His security had been compromised, when he had no inkling of impending trouble. The breach spoke of intricate planning. The factor’s second role must have been discovered; precisely how could not be surmised, but a watch had been set over the traffic at Ontoset’s docks closely enough to differentiate between regular traders and those who were strangers. That the team that lay in had been clever enough to see through two of Arakasi’s disguises, having marked him as a courier or supervisor, boded ill.
Arakasi counted the cost. He would have to replace the factor. A certain slave was going to die of what must seem natural causes, and the trade shop must be shut down, a regrettable necessity, for while it doubled as part of his network, it was one of the few profitable
Acoma undertakings used by the spy ring. It paid for itself and provided extra funds for other agents.
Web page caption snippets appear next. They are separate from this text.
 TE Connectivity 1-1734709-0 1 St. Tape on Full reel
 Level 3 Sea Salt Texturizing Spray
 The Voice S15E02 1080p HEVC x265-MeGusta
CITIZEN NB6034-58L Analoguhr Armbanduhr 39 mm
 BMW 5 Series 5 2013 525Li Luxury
Grey light filtered through a crack in the wall. Dawn was nigh, but the men showed no sign of stirring. They had not fallen asleep, but were waiting against the chance the man they sought might show himself at the last hour.
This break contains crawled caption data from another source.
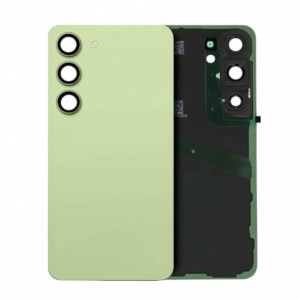 Back Cover Glass with Camera Lens for Samsung Galaxy S24 (Service Pack)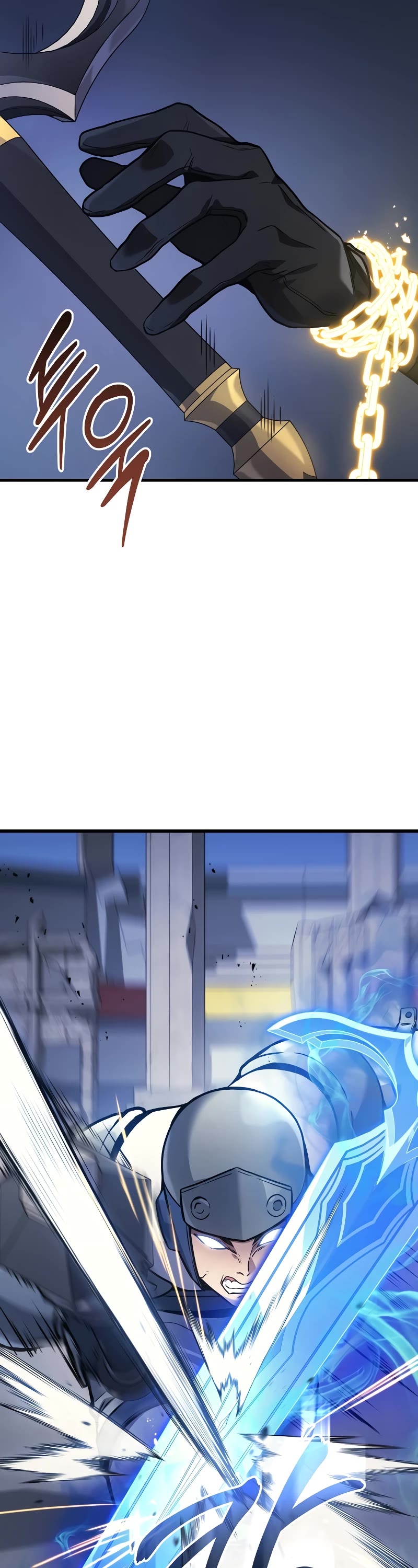 The Martial God who Regressed Back to Level 2 Chapter 35 page 18 - Chapter 35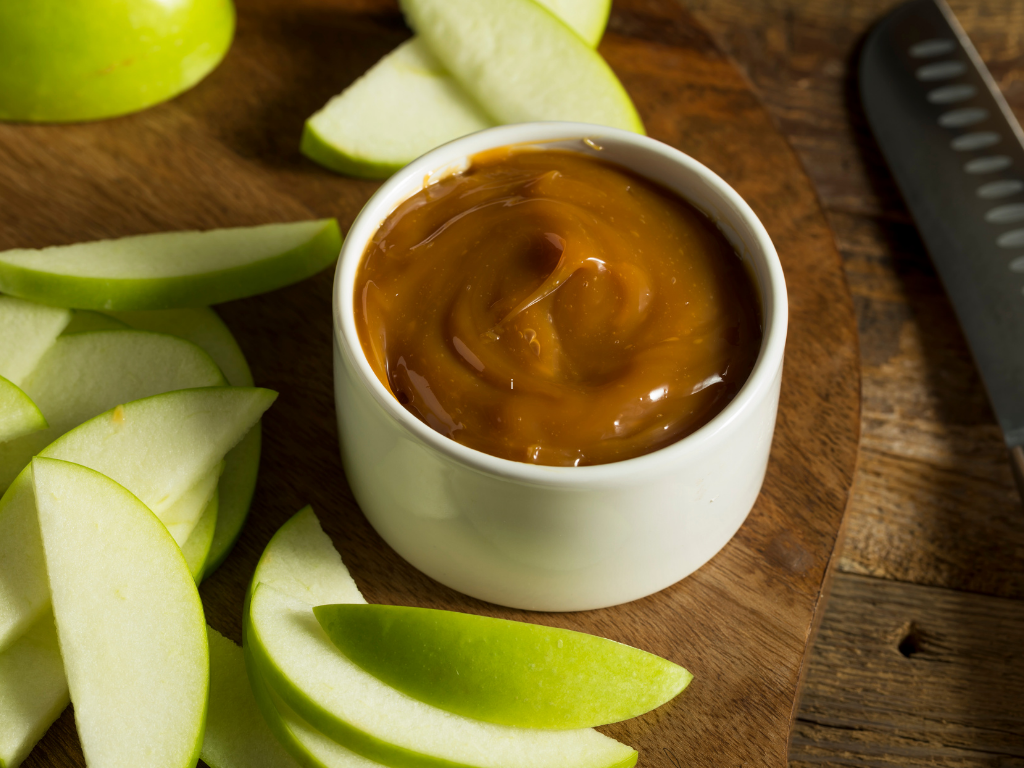 Friday Night Class - Apple Treats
The minutes dragged. Daybreak brightened outside. Carts and wagons rumbled by, the costermongers bringing produce to be loaded at the riverside before the worst of the heat. The chant of a team of barge oarsmen lifted in tuneless unison, cut by the scolding of a wife berating a drunken husband. Then a shout raised over the waking noise of the city, close at hand, and urgent. The words were indistinct to Arakasi, wedged behind muffling bales of linen, but the other two men in the warehouse scrambled immediately into motion. Their footfalls pattered the length of the building, and the board creaked aside.
Most likely they made good their escape; were they clever, they might have used the sound of their leaving as opening gambit for a ruse. A partner could yet be lingering to see if their quarry flushed in response.
Arakasi held still, though his legs were kinked into knots of spasming muscle. He delayed a minute, two, his ears straining for signs of danger.
Voices sounded outside the doubled door, and the rattle of the puzzle lock that held the warehouse secure warned of an imminent entry. Arakasi twisted to free himself, and found his shoulders wedged fast. His arms were pressed flat to his sides; his legs had slipped too low to gain purchase. He was trapped.